Fig. 8 shows another example of a spill, not visible optically but detected by HSI. This small tank battery was in the middle of a West Texas crude gathering system. Visual observations via aerial patrol failed to detect anything out of place. A tank, however, had failed the week before, saturating the surrounding soil with light crude. No standing product remained, but an HSI patrol clearly identified the contamination.

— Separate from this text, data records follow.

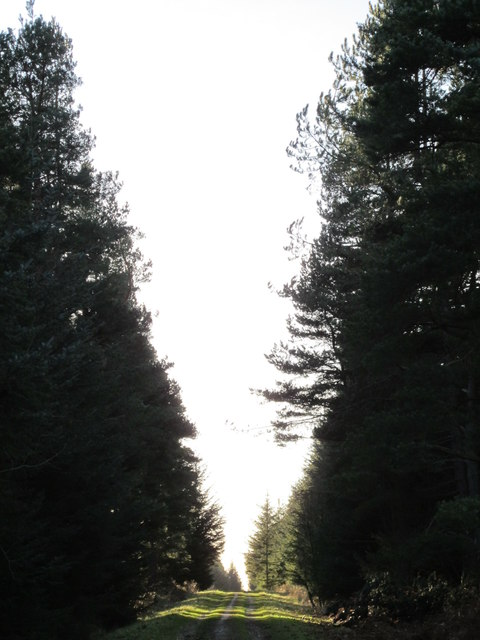 Track in Slaley Forest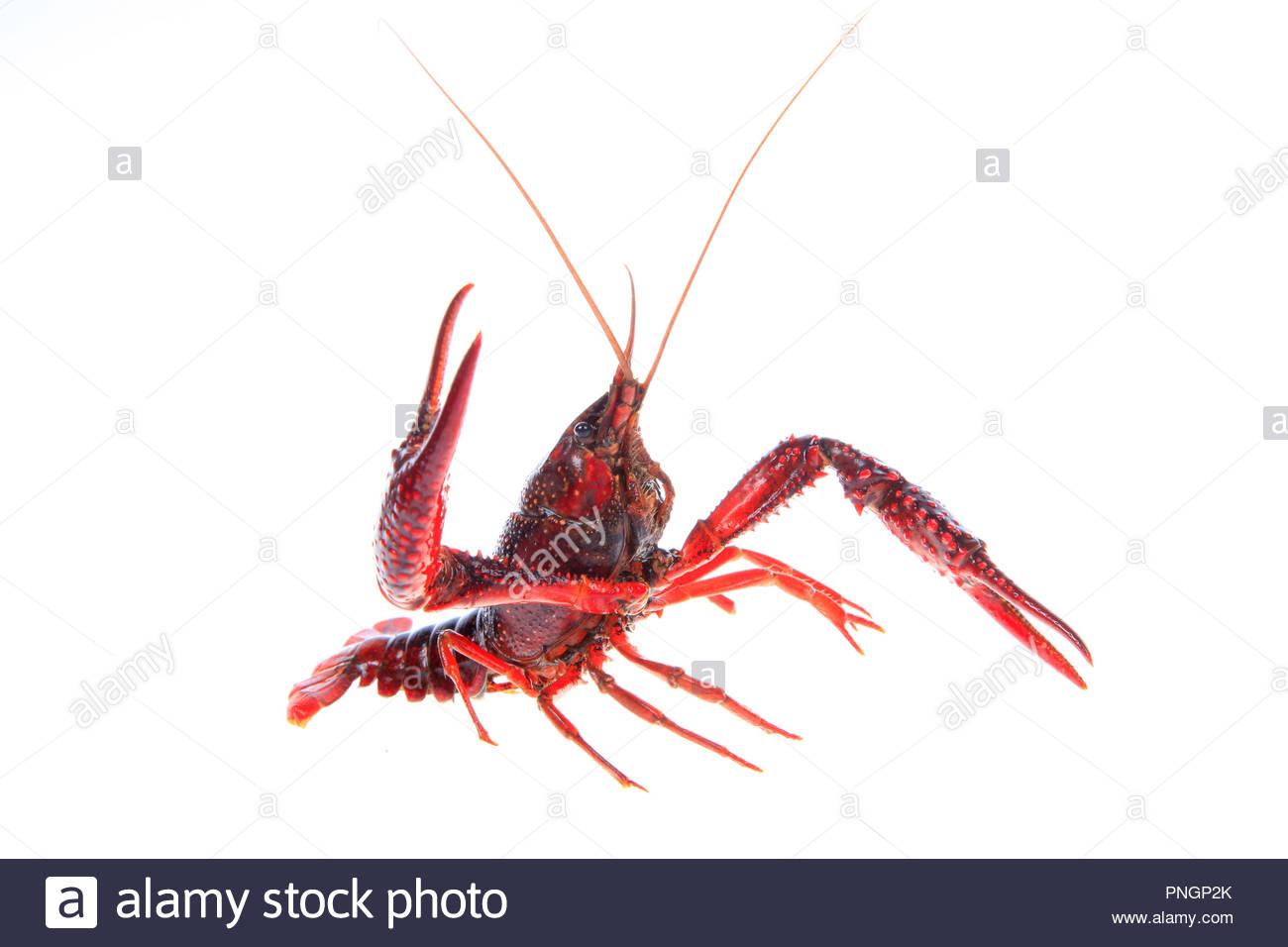 Crawfish white background close up Stock Photo 219800747   Alamy 1300x956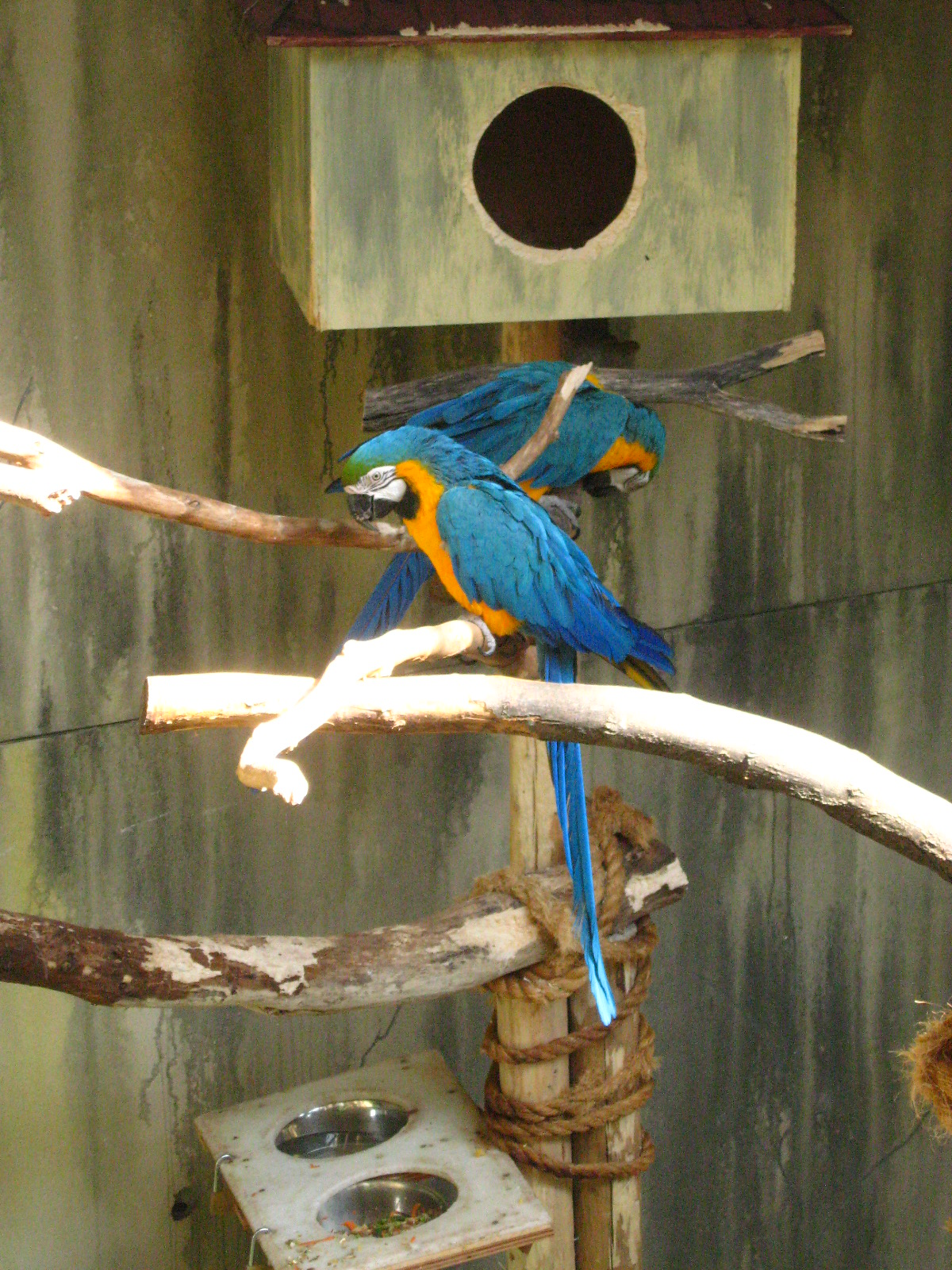 peace-and-awe :     macaws    my original photography - please do not remove credit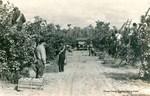 Dr. Phillips Citrus Company, circa 1930's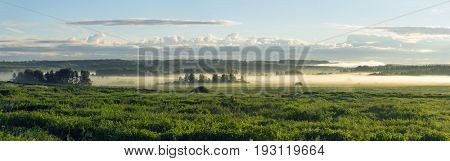 Summer rural landscape with a dawn and a fog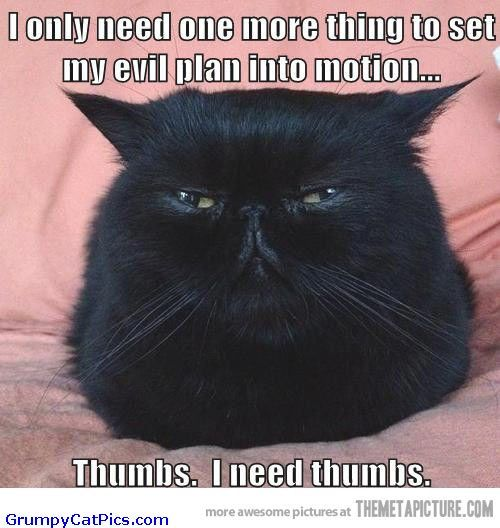 angry cat pictures with captions | ... Looks Evil And Angry Funny Picture - Funny Cats Pictures With Captions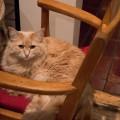 Kotchka met en relation des refuges et des familles d'accueil désireuses d'accueillir des chats en attente d'adoption. (crédit photo : Jèsybèle Cyr)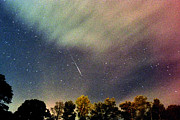 Meteor Shower Prints - Meteor Perseid Meteor Shower Print by Thomas R Fletcher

Satellite rupture detection

Fig. 9 positively identifies a leak at what was then Equinor ASA’s 6.75-million bbl South Riding Point oil terminal on Grand Bahama Island caused by Hurricane Dorian’s September 2019 landfall. The RGB image shows a smudge that could indicate something of interest, or a shadow, or a natural geologic feature. Hyperspectral analysis gave a much clearer indication of spilled hydrocarbon, and the surrounding soil anomaly caused by storm-surge inundation. HEIST collected this image just 2 days after the storm passed.

Fire risk

While a current priority is harnessing HSI technology to identify oil spills, vapor emissions, and threats to oil and gas infrastructure, there are numerous tangential threats that may also be learned about through access to this data and imagery. In the example in Fig. 10 application of the combined algorithms for atmospheric moisture, carbon senescence, and vegetative health, can depict overall fire risk to a geography. This imagery was also collected in 2019 over a portion of California by HEIST.

Fig. 10’s lower frame is a simple RGB portrayal of the area. The frame above indicates areas of especially high fire risk in red. Areas of moderate risk are in yellow and green, and areas of lowest risk in blue. It was prepared for use by an electric utility in support of prioritizing right-of-way maintenance.

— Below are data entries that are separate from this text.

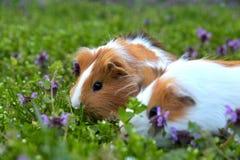 Meerschweinchen und Blumen Stockfoto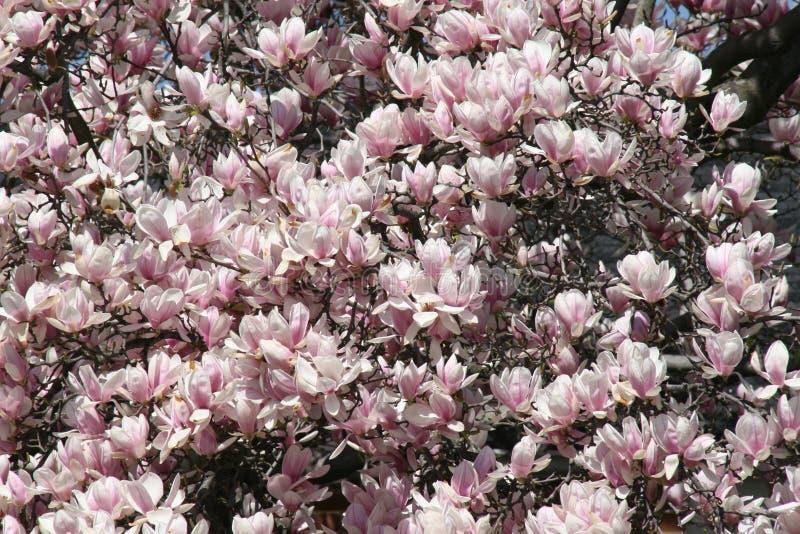 Piękny Różowy Kwiatonośny Tulipanowy drzewo fotografia stock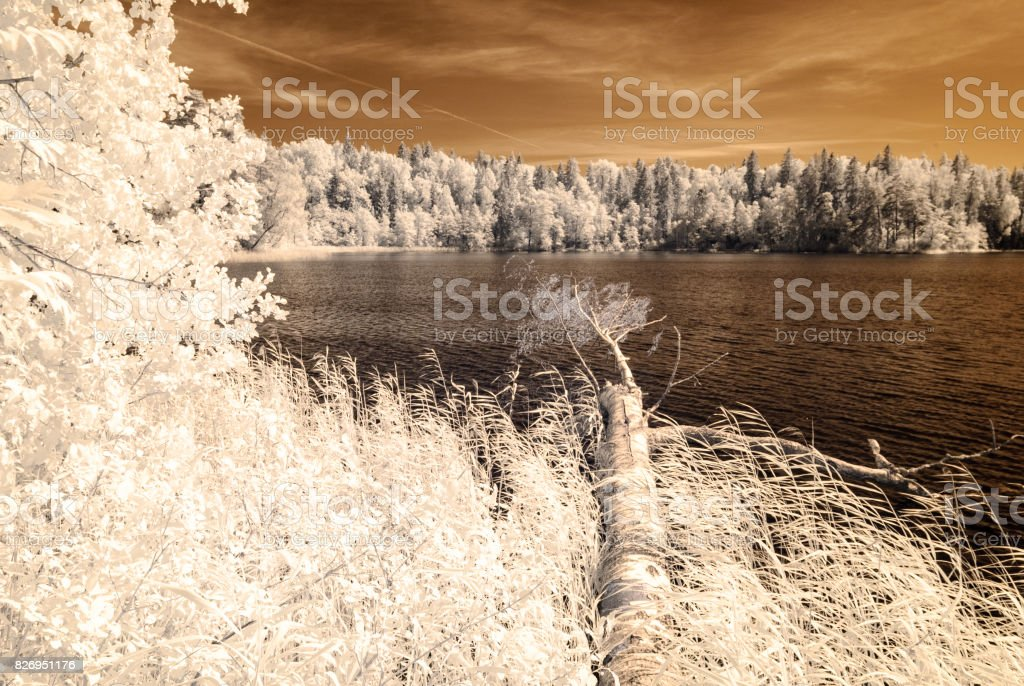 forest by the lake. infrared colored image stock photo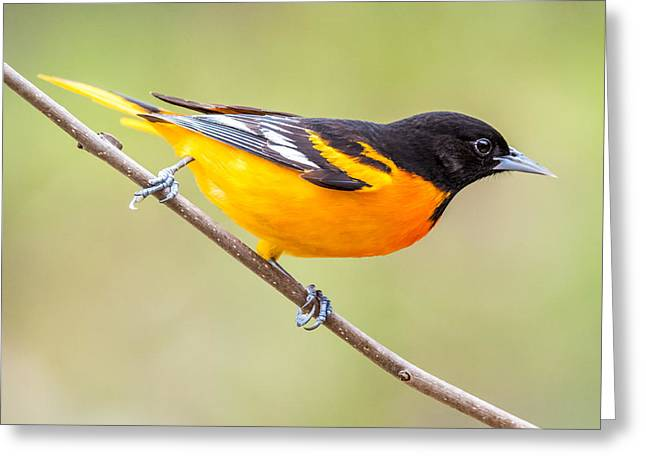 Baltimore Oriole Greeting Card by Paul Freidlund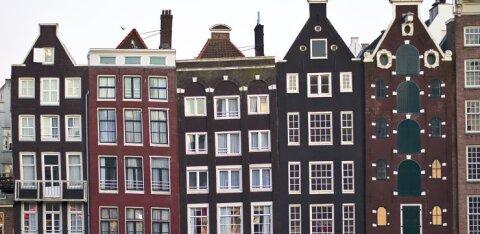 Тюльпаны вместо марихуаны: зачем теперь поедут в Амстердам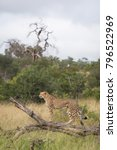 Small photo of A vertical, colour image of a cheetah, Acinonyx jubatus, standing on a fallen tree in the Greater Kruger Transfrontier Park, South Africa.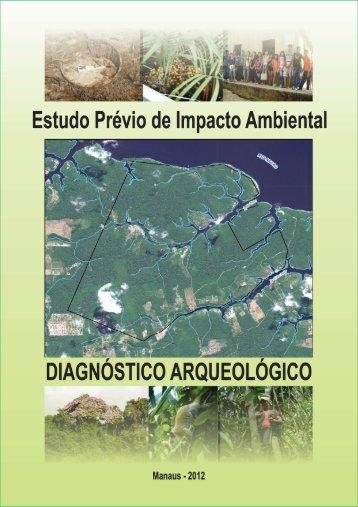 Diagnóstico Arqueológico - Cap. 8 - IPAAM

Spectral library development

The examples presented so far, all used Gen I imagery from multiple platforms to prove the utility of HSI technology for midstream asset surveillance. Commercial success of hyperspectral monitoring will require a robust ability to identify such anomalies with confidence, with a minimum of false positive findings, and with false negatives kept to a manageable level. As pilot programs continue, the main priority using Gen II technology will be building an increasingly robust library of applicable spectral profiles, including both liquid contaminants and aboveground vapor plumes.

Fig. 11 shows imagery collected by drone over soil samples in a parking lot. The soil was contaminated with known quantities of motor oil. Resulting profiles demonstrated both how increased quantities of contaminants reduce reflectance values consistently across the curve, and that the presence of motor oil introduces a characteristic feature at both 1,750 nm and 2,350 nm regardless of the underlying soil medium.

Similarly, aerial Gen II imagery was collected over controlled natural gas (methane, CH4) releases.

With the collection of numerous ground imagery samples over different known methane vapor plumes at different times of day, it was demonstrated again that characteristic features can be consistently identified and correlated with the contaminant (Fig. 12). As would be expected, the prominence of the spectral feature is correlated to the strength or concentration of the contaminant. With each exercise the understanding of detection thresholds and wind effects using latest-generation satellite data becomes better established.

The author

R. Peter Weaver ([email protected]) is vice president of business development at Orbital Sidekick Inc., San Francisco, Calif. He has also served as vice president, government affairs at the International Liquid Terminals Association. Before that, he held roles in product development, marketing, technical sales, and terminal operations and logistics at ExxonMobil Chemical. Peter has also served in the Merchant Marine. He holds an MBA from the University of California at Los Angeles, a BS in chemical engineering from the University of Virginia, and an AD in marine engineering from Northwestern Michigan College.